I lean into his touch, my breath hitching slightly. “Because you made me a mess.”
He smiles, his thumb tracing a path down to my lips. “I like messy.”
Before I can respond, he leans in, capturing my lips in a soft, slow kiss. I melt into him, reaching my hands up to tangle in his hair as he glides his down my sides to my thighs, squeezing, urging me up. I wrap my legs around his waist so he can carry me to the house. “Let’s get you cleaned up.”
He doesn’t even sound strained when he says it either.
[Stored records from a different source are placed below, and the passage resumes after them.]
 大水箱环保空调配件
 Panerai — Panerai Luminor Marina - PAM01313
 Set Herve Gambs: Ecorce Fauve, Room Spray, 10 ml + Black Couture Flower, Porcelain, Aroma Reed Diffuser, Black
I’m a solid woman, in height and weight, but he might as well be lifting a feather.
I hate that I’m impressed by a gym bro.
But it doesn’t stop me from sucking on his throat, nibbling on his earlobe, earning a smack to my ass cheek before he sets me down on the sink in the bathroom upstairs and proceeds to turn on the water in the bath. He aims a stern pointer finger at me. “Do not move.”
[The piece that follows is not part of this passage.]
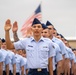USAF BMT Coin Ceremony, Graduation Parade -23-24 October 2024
Curiosity wins out, and I don’t. He disappears for a few minutes as the tub slowly fills up, steam rising. Right when I start to get up to turn off the water, he returns. “I told you not to move.”
“I—”
He points at me again. “Only good girls get rewards.”
My brows shoot up, a mixture of irritation and…
excitement flooding my veins. But he doesn’t notice how my cheeks turn pink and hot because he’s too busy filling the tub with bubbles and lighting candles.
He even produces a bag of candy, places it on top of a long piece of wood that he sets across the width of the tub, along with my favorite flavor of sparkling water and a headband that matches a new fluffy robe.
“Dante.”
He turns to me like he puts together professional baths every day.
“You… Did you buy all this?”
“Yeah.”
“Why?”
He waves his hand like it should be obvious.
“For the off chance I’d take a bath?”
He nods. “For the off chance I could provide you with a nice, relaxing bath, yes. I bought this stuff. It’s not that big of a deal.”
My throat clogs and my eyes sting. “I wish you’d stop saying that. This all… Everything has been a big deal. A big fucking deal.”
He frowns. “Why do you sound mad about it?”
“Because! Because you don’t need to do it.”
“I know.” He closes in on me. “I want to do it.”
I close my eyes to the tears threatening to spill out, and he kisses my temple, murmuring, “Get in the tub. Relax. I’ll be back in a bit.”